Records of spatial reasoning questions:

------------------------------------------------

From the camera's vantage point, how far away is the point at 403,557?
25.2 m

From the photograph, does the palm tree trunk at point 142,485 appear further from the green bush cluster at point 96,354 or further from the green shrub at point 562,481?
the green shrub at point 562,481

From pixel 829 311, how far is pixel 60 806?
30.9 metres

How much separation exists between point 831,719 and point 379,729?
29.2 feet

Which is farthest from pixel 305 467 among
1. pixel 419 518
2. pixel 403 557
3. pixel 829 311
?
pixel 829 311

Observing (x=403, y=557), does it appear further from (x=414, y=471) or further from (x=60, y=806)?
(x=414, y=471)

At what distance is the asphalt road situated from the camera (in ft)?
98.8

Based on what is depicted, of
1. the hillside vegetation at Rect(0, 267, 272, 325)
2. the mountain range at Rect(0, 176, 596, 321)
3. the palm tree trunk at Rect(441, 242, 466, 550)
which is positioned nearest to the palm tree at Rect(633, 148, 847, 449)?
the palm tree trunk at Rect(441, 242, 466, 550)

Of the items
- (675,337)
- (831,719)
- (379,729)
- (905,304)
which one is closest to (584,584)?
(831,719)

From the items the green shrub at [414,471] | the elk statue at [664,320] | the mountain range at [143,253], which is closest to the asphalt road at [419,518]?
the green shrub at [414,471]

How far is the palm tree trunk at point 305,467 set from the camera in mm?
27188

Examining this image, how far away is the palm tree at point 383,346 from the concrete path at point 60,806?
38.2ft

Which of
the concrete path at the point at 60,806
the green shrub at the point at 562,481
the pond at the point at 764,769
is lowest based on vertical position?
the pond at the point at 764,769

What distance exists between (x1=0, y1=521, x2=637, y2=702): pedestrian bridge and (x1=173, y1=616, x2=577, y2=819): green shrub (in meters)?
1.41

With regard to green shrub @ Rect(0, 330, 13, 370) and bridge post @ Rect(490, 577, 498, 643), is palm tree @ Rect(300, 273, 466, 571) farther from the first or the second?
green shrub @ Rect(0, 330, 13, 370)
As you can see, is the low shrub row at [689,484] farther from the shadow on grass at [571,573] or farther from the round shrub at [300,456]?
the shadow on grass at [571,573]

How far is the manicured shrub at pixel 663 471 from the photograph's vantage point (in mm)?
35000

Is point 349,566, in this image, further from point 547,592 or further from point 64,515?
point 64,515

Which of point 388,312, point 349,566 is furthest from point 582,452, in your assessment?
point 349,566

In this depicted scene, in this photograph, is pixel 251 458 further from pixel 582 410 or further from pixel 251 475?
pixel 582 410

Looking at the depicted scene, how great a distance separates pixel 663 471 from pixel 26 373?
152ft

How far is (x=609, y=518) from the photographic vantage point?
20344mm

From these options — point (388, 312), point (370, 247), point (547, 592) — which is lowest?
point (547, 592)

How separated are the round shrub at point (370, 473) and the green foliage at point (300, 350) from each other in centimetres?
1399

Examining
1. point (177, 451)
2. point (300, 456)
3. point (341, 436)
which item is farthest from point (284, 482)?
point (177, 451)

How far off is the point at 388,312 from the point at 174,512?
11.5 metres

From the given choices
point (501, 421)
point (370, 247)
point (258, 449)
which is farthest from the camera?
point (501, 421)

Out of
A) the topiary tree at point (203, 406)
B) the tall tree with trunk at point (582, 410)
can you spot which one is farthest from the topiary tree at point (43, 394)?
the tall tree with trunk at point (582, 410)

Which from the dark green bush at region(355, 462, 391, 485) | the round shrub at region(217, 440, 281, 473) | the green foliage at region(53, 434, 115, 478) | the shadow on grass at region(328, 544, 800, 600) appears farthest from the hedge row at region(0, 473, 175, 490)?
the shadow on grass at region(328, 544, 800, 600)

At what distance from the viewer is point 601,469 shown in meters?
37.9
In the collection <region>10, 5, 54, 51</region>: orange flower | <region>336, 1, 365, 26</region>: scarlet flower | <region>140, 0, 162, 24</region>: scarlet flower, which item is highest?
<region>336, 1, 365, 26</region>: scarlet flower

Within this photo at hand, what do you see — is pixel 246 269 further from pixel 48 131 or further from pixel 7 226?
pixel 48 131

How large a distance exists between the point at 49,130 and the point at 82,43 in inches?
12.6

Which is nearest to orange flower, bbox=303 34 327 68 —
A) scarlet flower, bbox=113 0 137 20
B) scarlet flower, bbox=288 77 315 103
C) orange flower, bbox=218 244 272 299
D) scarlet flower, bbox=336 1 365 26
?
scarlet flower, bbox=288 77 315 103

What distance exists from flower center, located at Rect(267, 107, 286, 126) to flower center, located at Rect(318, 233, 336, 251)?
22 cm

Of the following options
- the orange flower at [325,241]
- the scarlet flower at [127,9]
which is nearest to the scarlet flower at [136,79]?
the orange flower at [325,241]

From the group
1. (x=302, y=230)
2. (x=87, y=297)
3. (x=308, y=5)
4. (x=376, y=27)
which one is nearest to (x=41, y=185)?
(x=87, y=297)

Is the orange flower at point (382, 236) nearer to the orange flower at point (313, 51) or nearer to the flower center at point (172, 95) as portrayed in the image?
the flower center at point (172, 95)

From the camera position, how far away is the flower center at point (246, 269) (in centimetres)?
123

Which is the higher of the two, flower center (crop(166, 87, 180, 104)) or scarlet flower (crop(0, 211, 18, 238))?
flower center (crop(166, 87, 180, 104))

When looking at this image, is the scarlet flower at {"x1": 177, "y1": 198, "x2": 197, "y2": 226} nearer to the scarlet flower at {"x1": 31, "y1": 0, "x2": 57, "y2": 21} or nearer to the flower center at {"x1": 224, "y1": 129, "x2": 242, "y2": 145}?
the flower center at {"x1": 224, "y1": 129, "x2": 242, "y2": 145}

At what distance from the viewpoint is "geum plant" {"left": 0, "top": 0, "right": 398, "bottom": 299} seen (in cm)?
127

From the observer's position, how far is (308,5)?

------------------------------------------------

# EXERCISE
Write the complete data out, exactly as above.

# ANSWER TO THE PROBLEM
From the camera's vantage point, how far away is the point at 403,557?
25.2 m

From the photograph, does the palm tree trunk at point 142,485 appear further from the green bush cluster at point 96,354 or further from the green shrub at point 562,481?
the green shrub at point 562,481

From pixel 829 311, how far is pixel 60 806?
30.9 metres

How much separation exists between point 831,719 and point 379,729?
29.2 feet

Which is farthest from pixel 305 467 among
1. pixel 419 518
2. pixel 403 557
3. pixel 829 311
?
pixel 829 311

Observing (x=403, y=557), does it appear further from (x=414, y=471) or further from (x=60, y=806)?
(x=414, y=471)

At what distance is the asphalt road situated from the camera (in ft)?
98.8

Based on what is depicted, of
1. the hillside vegetation at Rect(0, 267, 272, 325)
2. the mountain range at Rect(0, 176, 596, 321)
3. the palm tree trunk at Rect(441, 242, 466, 550)
which is positioned nearest to the palm tree at Rect(633, 148, 847, 449)?
the palm tree trunk at Rect(441, 242, 466, 550)

Of the items
- (675,337)
- (831,719)
- (379,729)
- (905,304)
which one is closest to (584,584)?
(831,719)

From the items the green shrub at [414,471] | the elk statue at [664,320] | the mountain range at [143,253], which is closest to the asphalt road at [419,518]?
the green shrub at [414,471]

How far is the palm tree trunk at point 305,467 set from the camera in mm?
27188

Examining this image, how far away is the palm tree at point 383,346 from the concrete path at point 60,806?
38.2ft

Which of
the concrete path at the point at 60,806
the green shrub at the point at 562,481
the pond at the point at 764,769
is lowest based on vertical position?
the pond at the point at 764,769

What distance exists between (x1=0, y1=521, x2=637, y2=702): pedestrian bridge and (x1=173, y1=616, x2=577, y2=819): green shrub (in meters)?
1.41

With regard to green shrub @ Rect(0, 330, 13, 370) and bridge post @ Rect(490, 577, 498, 643), is palm tree @ Rect(300, 273, 466, 571) farther from the first or the second?
green shrub @ Rect(0, 330, 13, 370)
As you can see, is the low shrub row at [689,484] farther from the shadow on grass at [571,573] or farther from the round shrub at [300,456]?
the shadow on grass at [571,573]

How far is the manicured shrub at pixel 663 471 from the photograph's vantage point (in mm)?
35000

Is point 349,566, in this image, further from point 547,592 or further from point 64,515?
point 64,515

Which of point 388,312, point 349,566 is furthest from point 582,452, in your assessment?
point 349,566

In this depicted scene, in this photograph, is pixel 251 458 further from pixel 582 410 or further from pixel 251 475?
pixel 582 410

Looking at the depicted scene, how great a distance separates pixel 663 471 from pixel 26 373?
152ft

How far is (x=609, y=518) from the photographic vantage point?
20344mm

From these options — point (388, 312), point (370, 247), point (547, 592) — which is lowest?
point (547, 592)

How separated are the round shrub at point (370, 473) and the green foliage at point (300, 350) from each other in centimetres?
1399

Examining
1. point (177, 451)
2. point (300, 456)
3. point (341, 436)
which item is farthest from point (284, 482)?
point (177, 451)

How far off is the point at 388,312 from the point at 174,512?
11.5 metres

From the given choices
point (501, 421)
point (370, 247)
point (258, 449)
which is farthest from the camera?
point (501, 421)

Out of
A) the topiary tree at point (203, 406)
B) the tall tree with trunk at point (582, 410)
can you spot which one is farthest from the topiary tree at point (43, 394)?
the tall tree with trunk at point (582, 410)

Which from the dark green bush at region(355, 462, 391, 485) | the round shrub at region(217, 440, 281, 473) | the green foliage at region(53, 434, 115, 478) | the shadow on grass at region(328, 544, 800, 600) appears farthest from the hedge row at region(0, 473, 175, 490)?
the shadow on grass at region(328, 544, 800, 600)

At what distance from the viewer is point 601,469 shown in meters?
37.9
In the collection <region>10, 5, 54, 51</region>: orange flower | <region>336, 1, 365, 26</region>: scarlet flower | <region>140, 0, 162, 24</region>: scarlet flower, which item is highest?
<region>336, 1, 365, 26</region>: scarlet flower

Within this photo at hand, what do you see — is pixel 246 269 further from pixel 48 131 or further from pixel 7 226?
pixel 48 131

How large a distance exists between the point at 49,130 and the point at 82,43 in inches?
12.6

Which is nearest to orange flower, bbox=303 34 327 68 —
A) scarlet flower, bbox=113 0 137 20
B) scarlet flower, bbox=288 77 315 103
C) orange flower, bbox=218 244 272 299
D) scarlet flower, bbox=336 1 365 26
?
scarlet flower, bbox=288 77 315 103

What distance exists from flower center, located at Rect(267, 107, 286, 126) to flower center, located at Rect(318, 233, 336, 251)?
22 cm

Of the following options
- the orange flower at [325,241]
- the scarlet flower at [127,9]
which is nearest to the scarlet flower at [136,79]?
the orange flower at [325,241]

From the group
1. (x=302, y=230)
2. (x=87, y=297)
3. (x=308, y=5)
4. (x=376, y=27)
which one is nearest to (x=41, y=185)?
(x=87, y=297)

Is the orange flower at point (382, 236) nearer to the orange flower at point (313, 51) or nearer to the flower center at point (172, 95) as portrayed in the image?
the flower center at point (172, 95)

From the camera position, how far away is the flower center at point (246, 269) (in centimetres)?
123

Which is the higher of the two, flower center (crop(166, 87, 180, 104)) or scarlet flower (crop(0, 211, 18, 238))?
flower center (crop(166, 87, 180, 104))

When looking at this image, is the scarlet flower at {"x1": 177, "y1": 198, "x2": 197, "y2": 226} nearer to the scarlet flower at {"x1": 31, "y1": 0, "x2": 57, "y2": 21} or nearer to the flower center at {"x1": 224, "y1": 129, "x2": 242, "y2": 145}?
the flower center at {"x1": 224, "y1": 129, "x2": 242, "y2": 145}

At what distance from the viewpoint is "geum plant" {"left": 0, "top": 0, "right": 398, "bottom": 299} seen (in cm)?
127

From the observer's position, how far is (308,5)?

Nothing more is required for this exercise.